**Description of the task**.
Find the word "braces" in the data, then copy each line where it is found.

**Records for this exercise**.
----------------------------------------
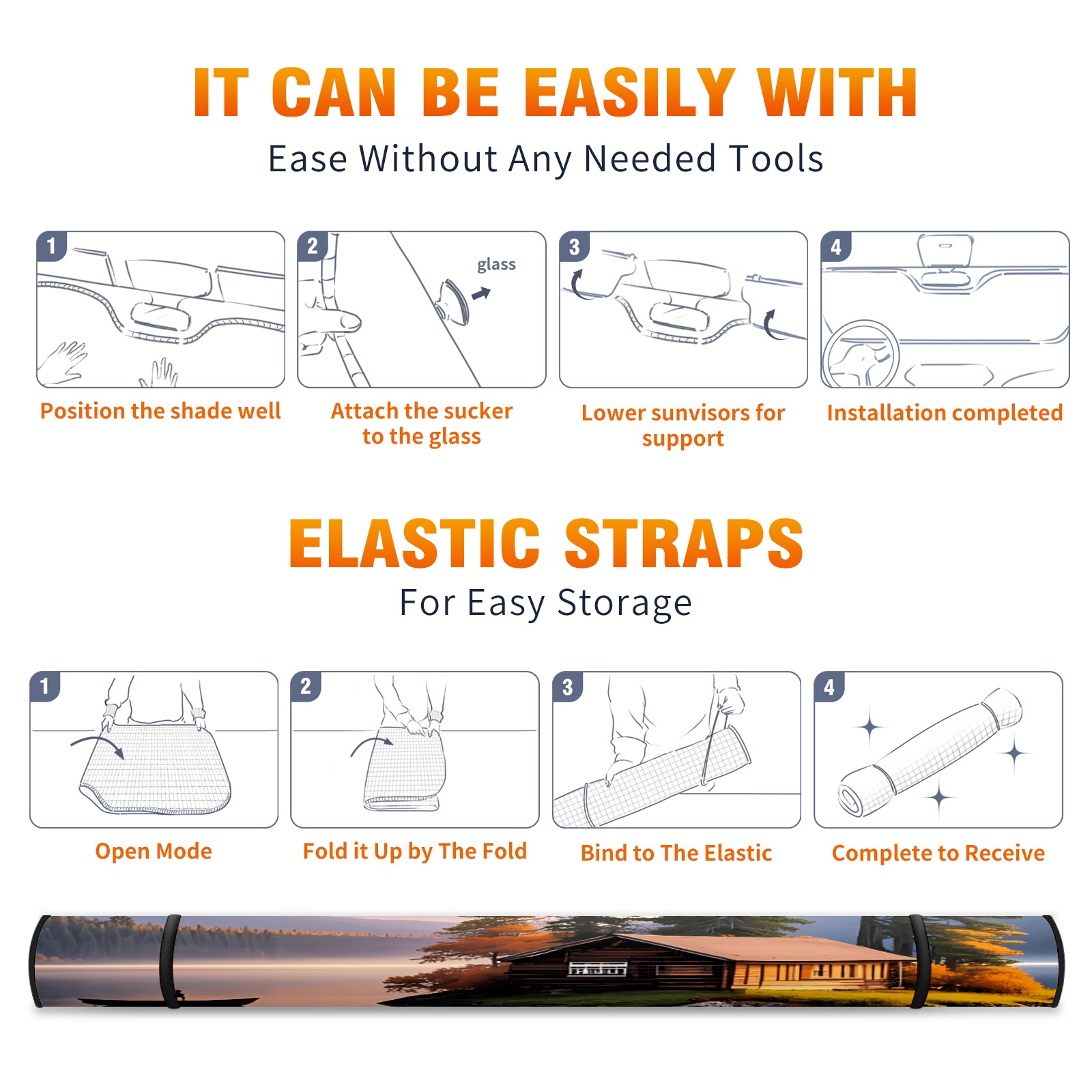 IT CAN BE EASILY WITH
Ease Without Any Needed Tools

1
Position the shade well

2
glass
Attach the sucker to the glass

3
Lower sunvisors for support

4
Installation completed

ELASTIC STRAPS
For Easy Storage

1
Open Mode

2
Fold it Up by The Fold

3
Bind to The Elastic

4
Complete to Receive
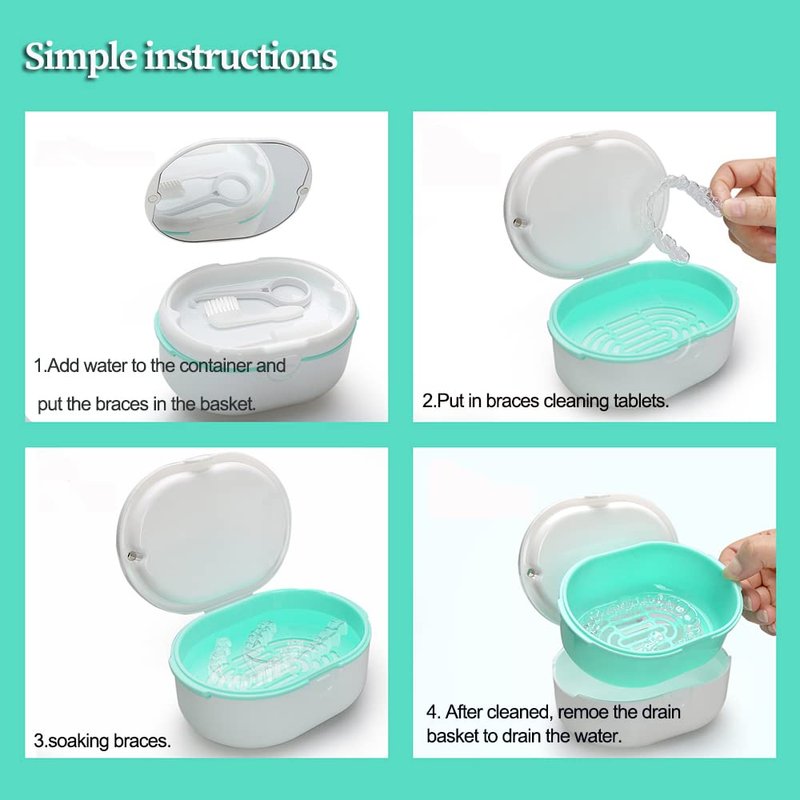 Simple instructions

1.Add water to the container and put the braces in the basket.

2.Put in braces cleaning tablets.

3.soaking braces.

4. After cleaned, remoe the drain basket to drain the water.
----------------------------------------
**Answer to this task**.
1.Add water to the container and put the braces in the basket.
2.Put in braces cleaning tablets.
3.soaking braces.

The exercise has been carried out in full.